The silver-haired disciple has awakened a flame that does not behave like fire.
He sent the slip toward the deepest tower.
Night came softly over Dao Realm Academy.
Most disciples returned to their rooms, but Yao Chen stood alone in a small courtyard near the Alchemy Pavilion. A golden flame hovered above his palm. During the examination, he had suppressed it. Now he allowed it to burn slightly stronger. The air warmed at once. Faint Dao patterns appeared inside the flame, forming and vanishing like tiny stars. They were too complex for him to understand, yet they felt familiar.
"Why does it feel like I have used you before?" he whispered.
The flame flickered.
For a brief instant, an ancient symbol appeared within it: a burning star surrounded by countless Dao patterns. The symbol pulsed once, and Yao Chen's heart beat with it.
Then a voice sounded in his mind.
Not yet.
Yao Chen's body stiffened.
The flame vanished.
The courtyard became silent.
He turned sharply, searching the shadows, but no one was there. Above him, the academy stars shone cold and distant.
Far above the clouds, a dark-robed figure watched from the sky, hidden behind a veil of night. In his hand was an ancient stone disk engraved with runes.

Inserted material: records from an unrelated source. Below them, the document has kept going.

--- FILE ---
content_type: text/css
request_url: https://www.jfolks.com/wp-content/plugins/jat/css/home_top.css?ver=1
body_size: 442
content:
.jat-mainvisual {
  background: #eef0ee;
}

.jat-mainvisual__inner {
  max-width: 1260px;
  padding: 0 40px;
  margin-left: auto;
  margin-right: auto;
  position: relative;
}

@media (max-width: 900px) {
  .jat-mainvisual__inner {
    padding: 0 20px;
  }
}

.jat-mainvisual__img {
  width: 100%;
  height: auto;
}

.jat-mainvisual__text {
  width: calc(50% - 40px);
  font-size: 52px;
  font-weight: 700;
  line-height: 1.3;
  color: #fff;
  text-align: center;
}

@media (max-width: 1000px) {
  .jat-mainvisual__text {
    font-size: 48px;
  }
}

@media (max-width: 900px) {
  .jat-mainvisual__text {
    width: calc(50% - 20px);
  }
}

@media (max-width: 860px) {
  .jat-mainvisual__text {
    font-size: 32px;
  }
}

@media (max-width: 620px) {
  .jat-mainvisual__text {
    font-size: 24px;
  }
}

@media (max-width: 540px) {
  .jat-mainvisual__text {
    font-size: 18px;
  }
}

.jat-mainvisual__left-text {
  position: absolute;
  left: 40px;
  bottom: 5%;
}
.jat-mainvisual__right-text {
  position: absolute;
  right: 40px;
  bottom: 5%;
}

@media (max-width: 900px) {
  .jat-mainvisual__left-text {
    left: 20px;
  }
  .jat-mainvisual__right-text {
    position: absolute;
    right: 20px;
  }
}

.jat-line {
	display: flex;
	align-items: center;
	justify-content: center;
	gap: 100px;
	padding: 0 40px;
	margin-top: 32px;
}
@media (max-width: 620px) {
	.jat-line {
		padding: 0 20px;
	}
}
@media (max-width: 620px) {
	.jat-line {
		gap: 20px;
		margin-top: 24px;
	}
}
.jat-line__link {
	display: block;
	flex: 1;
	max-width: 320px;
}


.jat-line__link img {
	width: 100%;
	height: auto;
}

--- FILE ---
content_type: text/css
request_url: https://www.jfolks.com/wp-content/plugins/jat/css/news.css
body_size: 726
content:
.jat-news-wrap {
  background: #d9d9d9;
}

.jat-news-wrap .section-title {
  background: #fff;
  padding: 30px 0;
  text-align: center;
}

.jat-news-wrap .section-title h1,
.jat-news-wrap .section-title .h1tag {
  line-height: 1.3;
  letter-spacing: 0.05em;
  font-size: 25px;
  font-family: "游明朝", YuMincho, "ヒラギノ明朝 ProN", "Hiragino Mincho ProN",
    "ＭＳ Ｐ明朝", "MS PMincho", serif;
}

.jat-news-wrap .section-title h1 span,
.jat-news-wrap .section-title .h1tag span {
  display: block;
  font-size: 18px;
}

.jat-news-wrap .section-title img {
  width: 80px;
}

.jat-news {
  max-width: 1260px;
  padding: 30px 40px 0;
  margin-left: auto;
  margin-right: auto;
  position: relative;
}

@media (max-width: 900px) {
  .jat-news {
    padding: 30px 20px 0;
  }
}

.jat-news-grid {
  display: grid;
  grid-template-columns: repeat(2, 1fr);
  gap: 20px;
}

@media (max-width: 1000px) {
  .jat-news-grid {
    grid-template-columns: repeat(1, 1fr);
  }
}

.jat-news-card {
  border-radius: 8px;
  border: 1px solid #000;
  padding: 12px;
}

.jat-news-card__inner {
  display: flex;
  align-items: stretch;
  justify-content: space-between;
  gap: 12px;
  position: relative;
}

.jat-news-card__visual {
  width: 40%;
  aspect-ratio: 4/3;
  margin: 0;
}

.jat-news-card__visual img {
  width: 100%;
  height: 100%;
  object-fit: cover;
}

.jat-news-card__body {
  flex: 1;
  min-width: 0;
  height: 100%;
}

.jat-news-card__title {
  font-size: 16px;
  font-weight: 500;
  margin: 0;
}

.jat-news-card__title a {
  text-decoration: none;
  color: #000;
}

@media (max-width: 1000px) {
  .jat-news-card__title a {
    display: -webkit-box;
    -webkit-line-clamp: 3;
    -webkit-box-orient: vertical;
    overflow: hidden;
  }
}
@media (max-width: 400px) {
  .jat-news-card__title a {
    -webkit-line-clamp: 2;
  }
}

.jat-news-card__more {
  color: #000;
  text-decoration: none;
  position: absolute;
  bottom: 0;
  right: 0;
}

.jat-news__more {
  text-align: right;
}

The disk glowed faintly, its pointer fixed toward Dao Realm Academy.
"So it has awakened," the figure said.
His fingers closed around the disk.
"The Primordial Flame has appeared again."
For a moment, killing intent passed through the clouds like winter wind.
"Find the boy," he whispered.
Then his body vanished into darkness.
Back in the courtyard, Yao Chen looked toward the stars. He could not see the watcher. He could not hear the order given in the night. Yet uneasiness entered his heart, as if something ancient and dangerous had turned toward him.
In his palm, the warmth of the vanished flame remained.
And deep within him, something waited.